Mining wealth also paved local roads and built basketball courts in Guli. Coal lifted Mr. Ruan from living in a mud-walled three-room hut to a two-story concrete townhouse.
Perched 4,000 feet above sea level, Guli is surrounded by hills so steep that, farmers say, mechanized agriculture is impossible. To make more money, they dug into the hills, which are rich in anthracite coal. A miner can make two or more times the average yearly farming income of 5,000 yuan, around US$800.
The dust thrown up when miners blast the coal face gets so thick that two colleagues three feet apart couldn’t see each other. “I can only see the light on the other guy’s helmet,” Mr. Ruan said.

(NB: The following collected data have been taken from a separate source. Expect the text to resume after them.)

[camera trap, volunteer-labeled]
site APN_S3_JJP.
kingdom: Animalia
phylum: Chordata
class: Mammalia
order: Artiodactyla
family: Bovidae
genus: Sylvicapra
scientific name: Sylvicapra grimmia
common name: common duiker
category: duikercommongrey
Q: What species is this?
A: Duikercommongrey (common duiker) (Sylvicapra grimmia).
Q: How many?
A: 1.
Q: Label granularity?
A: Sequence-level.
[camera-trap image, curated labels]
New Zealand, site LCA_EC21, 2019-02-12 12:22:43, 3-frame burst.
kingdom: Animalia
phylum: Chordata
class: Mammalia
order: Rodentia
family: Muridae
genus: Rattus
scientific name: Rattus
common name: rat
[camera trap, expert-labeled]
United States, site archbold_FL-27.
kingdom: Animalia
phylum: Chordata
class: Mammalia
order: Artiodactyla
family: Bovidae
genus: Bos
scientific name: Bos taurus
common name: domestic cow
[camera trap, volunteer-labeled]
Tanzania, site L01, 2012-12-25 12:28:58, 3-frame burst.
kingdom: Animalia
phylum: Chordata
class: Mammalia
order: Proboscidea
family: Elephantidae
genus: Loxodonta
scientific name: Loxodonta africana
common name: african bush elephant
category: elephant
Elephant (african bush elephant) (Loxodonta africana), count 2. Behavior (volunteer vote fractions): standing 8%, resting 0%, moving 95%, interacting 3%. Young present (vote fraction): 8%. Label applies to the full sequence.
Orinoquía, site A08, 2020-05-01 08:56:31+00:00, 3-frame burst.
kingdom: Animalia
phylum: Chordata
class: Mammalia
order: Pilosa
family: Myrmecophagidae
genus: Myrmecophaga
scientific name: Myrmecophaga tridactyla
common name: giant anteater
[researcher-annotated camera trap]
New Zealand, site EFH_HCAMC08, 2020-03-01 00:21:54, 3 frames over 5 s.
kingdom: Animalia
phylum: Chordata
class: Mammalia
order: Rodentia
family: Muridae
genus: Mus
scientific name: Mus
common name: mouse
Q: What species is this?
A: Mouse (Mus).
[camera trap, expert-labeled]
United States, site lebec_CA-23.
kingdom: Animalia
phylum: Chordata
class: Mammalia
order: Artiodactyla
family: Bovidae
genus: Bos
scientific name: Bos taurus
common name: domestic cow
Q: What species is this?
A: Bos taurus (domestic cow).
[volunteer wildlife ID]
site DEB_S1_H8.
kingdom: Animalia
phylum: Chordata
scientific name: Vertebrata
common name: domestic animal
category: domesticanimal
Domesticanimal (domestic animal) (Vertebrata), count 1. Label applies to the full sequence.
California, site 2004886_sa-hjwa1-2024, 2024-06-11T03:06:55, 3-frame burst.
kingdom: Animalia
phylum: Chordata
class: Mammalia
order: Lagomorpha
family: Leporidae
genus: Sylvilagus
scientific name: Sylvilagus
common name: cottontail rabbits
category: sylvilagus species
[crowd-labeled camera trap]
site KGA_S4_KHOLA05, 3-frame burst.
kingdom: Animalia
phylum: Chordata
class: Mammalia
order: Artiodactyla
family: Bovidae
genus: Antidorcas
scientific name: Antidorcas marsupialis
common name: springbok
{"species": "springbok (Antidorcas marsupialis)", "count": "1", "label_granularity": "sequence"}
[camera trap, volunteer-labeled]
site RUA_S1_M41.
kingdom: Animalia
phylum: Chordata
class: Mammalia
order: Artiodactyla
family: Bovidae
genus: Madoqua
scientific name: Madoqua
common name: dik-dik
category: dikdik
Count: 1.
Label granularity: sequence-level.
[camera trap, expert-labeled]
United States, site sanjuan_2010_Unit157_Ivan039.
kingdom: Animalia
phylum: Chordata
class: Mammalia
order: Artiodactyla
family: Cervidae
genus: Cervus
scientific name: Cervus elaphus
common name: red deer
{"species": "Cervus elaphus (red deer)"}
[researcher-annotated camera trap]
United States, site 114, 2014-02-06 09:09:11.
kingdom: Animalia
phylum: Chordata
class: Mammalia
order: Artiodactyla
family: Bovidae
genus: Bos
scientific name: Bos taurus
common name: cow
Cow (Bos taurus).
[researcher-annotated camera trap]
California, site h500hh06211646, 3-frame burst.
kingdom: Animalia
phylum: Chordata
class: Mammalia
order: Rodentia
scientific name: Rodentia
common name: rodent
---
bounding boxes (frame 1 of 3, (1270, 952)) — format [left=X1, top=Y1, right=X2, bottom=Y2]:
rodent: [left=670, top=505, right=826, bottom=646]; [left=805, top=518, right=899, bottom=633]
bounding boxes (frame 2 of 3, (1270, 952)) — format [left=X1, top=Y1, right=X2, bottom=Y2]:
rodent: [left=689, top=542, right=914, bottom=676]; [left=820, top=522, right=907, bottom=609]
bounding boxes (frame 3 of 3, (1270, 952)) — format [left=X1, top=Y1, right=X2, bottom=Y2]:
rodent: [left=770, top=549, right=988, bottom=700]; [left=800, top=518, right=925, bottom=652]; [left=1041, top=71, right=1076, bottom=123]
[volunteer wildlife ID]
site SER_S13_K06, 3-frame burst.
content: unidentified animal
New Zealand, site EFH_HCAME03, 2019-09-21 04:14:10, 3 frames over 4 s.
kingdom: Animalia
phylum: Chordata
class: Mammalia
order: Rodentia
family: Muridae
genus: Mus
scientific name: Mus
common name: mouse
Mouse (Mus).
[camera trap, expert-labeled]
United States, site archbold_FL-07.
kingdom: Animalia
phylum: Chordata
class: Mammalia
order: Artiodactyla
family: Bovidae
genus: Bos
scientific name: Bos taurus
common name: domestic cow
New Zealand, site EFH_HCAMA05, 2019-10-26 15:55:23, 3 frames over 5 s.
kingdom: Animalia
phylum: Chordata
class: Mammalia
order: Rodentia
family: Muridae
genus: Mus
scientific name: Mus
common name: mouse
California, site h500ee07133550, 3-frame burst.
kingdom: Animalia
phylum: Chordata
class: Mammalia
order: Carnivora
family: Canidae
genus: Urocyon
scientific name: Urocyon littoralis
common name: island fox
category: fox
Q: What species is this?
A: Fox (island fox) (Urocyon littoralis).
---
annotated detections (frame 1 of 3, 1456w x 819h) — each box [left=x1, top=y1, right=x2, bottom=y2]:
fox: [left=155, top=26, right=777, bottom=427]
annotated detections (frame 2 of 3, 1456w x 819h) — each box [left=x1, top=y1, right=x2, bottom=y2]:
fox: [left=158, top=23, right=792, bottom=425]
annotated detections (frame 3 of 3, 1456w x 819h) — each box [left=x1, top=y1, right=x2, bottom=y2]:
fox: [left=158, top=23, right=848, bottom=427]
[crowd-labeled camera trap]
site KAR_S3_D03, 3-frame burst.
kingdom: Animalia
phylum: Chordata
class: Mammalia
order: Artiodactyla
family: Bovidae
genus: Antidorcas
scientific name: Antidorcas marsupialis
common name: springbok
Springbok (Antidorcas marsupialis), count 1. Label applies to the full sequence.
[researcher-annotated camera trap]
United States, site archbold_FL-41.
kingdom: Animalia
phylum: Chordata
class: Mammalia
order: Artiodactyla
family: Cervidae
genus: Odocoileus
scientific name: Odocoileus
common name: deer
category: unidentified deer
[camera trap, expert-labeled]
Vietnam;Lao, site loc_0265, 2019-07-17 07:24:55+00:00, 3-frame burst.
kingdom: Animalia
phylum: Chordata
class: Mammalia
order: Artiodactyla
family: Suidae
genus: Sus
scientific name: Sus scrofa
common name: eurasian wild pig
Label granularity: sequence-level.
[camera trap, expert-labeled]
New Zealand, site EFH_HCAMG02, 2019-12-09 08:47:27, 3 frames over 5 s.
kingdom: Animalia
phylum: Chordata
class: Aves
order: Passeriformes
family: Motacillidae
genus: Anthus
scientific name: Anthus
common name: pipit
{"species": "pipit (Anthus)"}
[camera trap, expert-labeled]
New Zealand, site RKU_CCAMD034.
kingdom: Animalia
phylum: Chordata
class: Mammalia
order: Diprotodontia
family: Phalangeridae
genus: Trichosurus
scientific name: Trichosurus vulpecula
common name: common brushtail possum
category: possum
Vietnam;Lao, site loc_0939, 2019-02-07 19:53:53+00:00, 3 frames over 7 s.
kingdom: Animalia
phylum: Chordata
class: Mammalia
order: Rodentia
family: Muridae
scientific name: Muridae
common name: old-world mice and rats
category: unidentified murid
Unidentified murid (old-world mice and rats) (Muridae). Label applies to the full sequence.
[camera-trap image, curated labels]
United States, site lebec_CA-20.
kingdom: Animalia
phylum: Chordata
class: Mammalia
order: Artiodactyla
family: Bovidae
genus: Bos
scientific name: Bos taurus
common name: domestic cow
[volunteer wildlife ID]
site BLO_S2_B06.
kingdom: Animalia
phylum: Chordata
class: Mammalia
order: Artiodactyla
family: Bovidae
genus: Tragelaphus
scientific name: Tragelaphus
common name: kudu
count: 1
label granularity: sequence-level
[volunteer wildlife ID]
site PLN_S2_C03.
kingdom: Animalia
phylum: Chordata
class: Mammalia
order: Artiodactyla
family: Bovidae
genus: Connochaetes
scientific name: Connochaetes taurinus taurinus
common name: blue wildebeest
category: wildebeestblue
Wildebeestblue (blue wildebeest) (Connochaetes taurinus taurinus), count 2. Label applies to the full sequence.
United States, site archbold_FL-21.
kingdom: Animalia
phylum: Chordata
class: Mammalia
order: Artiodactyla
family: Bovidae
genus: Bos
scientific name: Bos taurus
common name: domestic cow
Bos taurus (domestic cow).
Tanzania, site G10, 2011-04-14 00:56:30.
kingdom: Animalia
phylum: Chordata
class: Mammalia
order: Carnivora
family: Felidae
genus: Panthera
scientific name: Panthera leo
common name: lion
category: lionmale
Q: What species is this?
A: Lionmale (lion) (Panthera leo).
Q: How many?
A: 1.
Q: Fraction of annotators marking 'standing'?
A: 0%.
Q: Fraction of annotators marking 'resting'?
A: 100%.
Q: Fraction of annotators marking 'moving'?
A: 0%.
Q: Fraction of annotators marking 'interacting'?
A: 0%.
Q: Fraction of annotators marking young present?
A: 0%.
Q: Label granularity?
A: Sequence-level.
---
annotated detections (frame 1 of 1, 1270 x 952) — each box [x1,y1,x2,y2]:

Chinese law requires coal companies to provide medical checkups before a miner starts the job, after he leaves, and annually between. Labour watchdogs say Chinese companies mostly don’t meet these obligations.
After county doctors told Mr. Ruan in August 2012 they suspected he had pneumoconiosis, Shiqiao’s owner, Yonggui Energy Resources Development Co., dismissed the finding, he said. Mr. Ruan traveled two hours away to Guiyang to get a second opinion.
When he returned to Guli with confirmation from Guiyang Pulmonary Hospital, Mr. Ruan’s supervisors said they needed another hospital to confirm the diagnosis. Back he went to Guiyang’s No. 5 People’s Hospital.
When No. 5’s staff alerted officials at Guiyang’s work-safety administration, Mr. Ruan’s bosses opted to dispatch him to the city’s No. 3 People’s Hospital. Mr. Ruan figured it was just a way for his bosses to stall him. “This hospital can’t confirm black-lung cases,” Wang Shao’an, chief of No. 3’s intensive care unit, said.
Yonggui, which didn’t respond to requests to comment, had by then put Shiqiao up for sale. Privately owned Chongqing Dongying Group Co. took over.
Dongying initially told Mr. Ruan it wasn’t liable for his medical bills, but eventually agreed to send Mr. Ruan to a small hospital near Guli, where a doctor spelled it out. “He said, this illness is incurable-you will take this into your coffin,” Mr. Ruan recalled.
He is now in an uneasy truce with his bosses. In March, they offered him a lighter job, above ground, which he accepted. “They asked me not to sue them,” he said. He hasn’t decided what he will do, he said.He needs the money. An unemployed son depends on him, as do his mother, wife and granddaughter.
“You just have to look out for yourself down there,” he said. “No one will look out for you.”